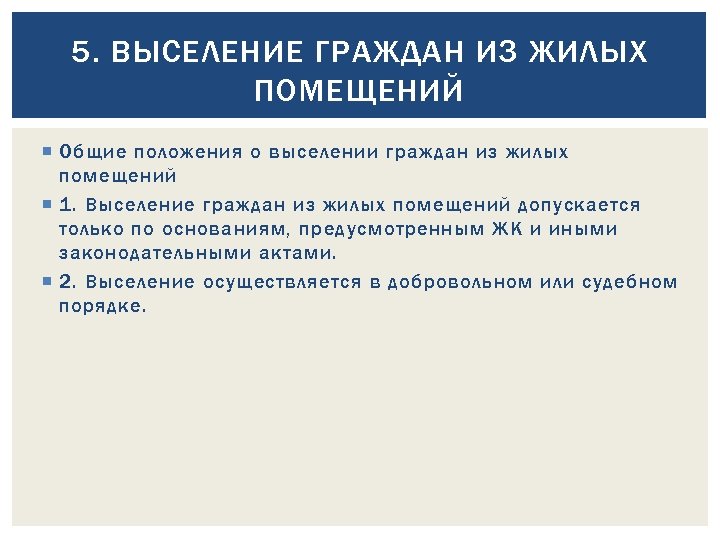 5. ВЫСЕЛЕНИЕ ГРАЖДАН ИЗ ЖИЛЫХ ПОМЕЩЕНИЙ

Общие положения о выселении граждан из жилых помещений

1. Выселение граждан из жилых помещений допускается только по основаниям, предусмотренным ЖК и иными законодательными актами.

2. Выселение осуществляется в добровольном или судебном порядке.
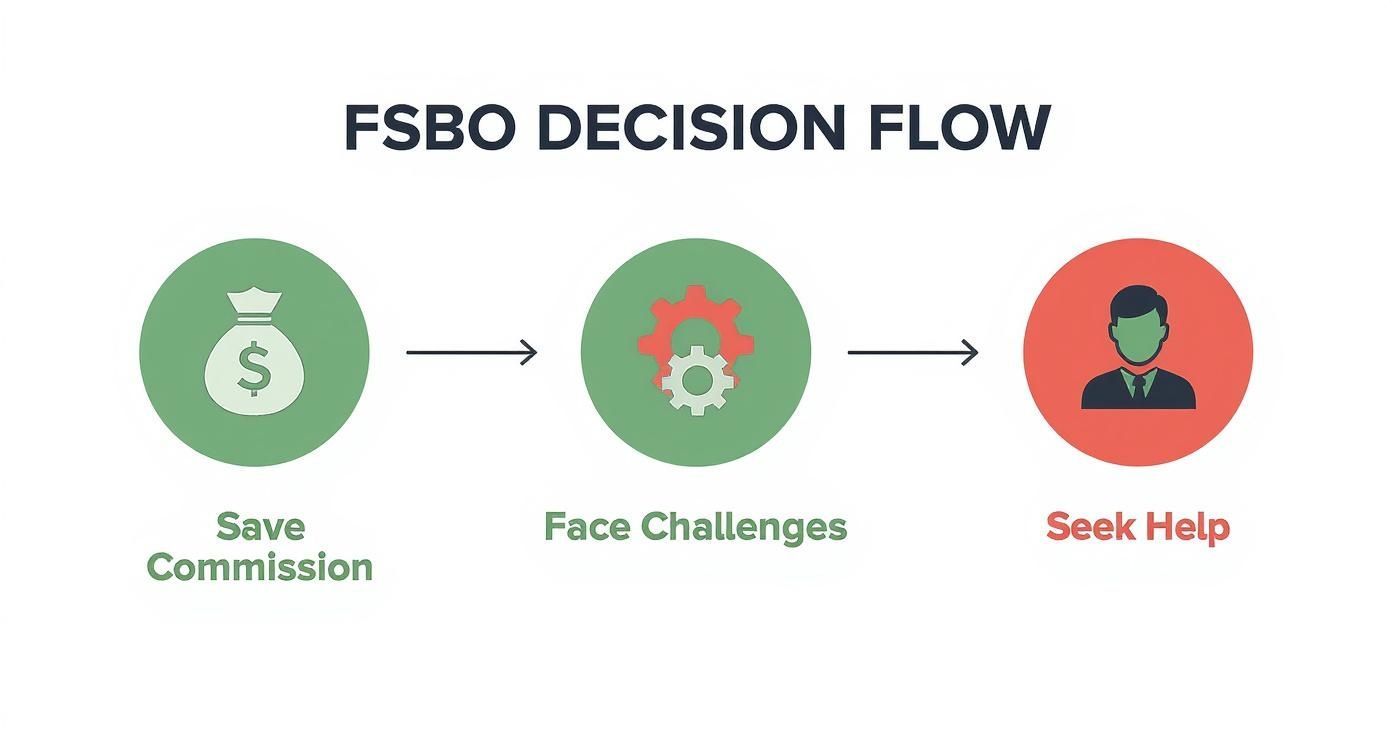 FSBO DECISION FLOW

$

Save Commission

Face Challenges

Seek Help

□ □ □ □ □ □ □

## GOAL OF THE EXERCISE
Produce an exact copy of only those lines that run from the line with "Общие положения о" to the final line of the records, including both; exclude images.

## SOLUTION FOR THIS PROBLEM
Общие положения о выселении граждан из жилых помещений

1. Выселение граждан из жилых помещений допускается только по основаниям, предусмотренным ЖК и иными законодательными актами.

2. Выселение осуществляется в добровольном или судебном порядке.
 FSBO DECISION FLOW

$

Save Commission

Face Challenges

Seek Help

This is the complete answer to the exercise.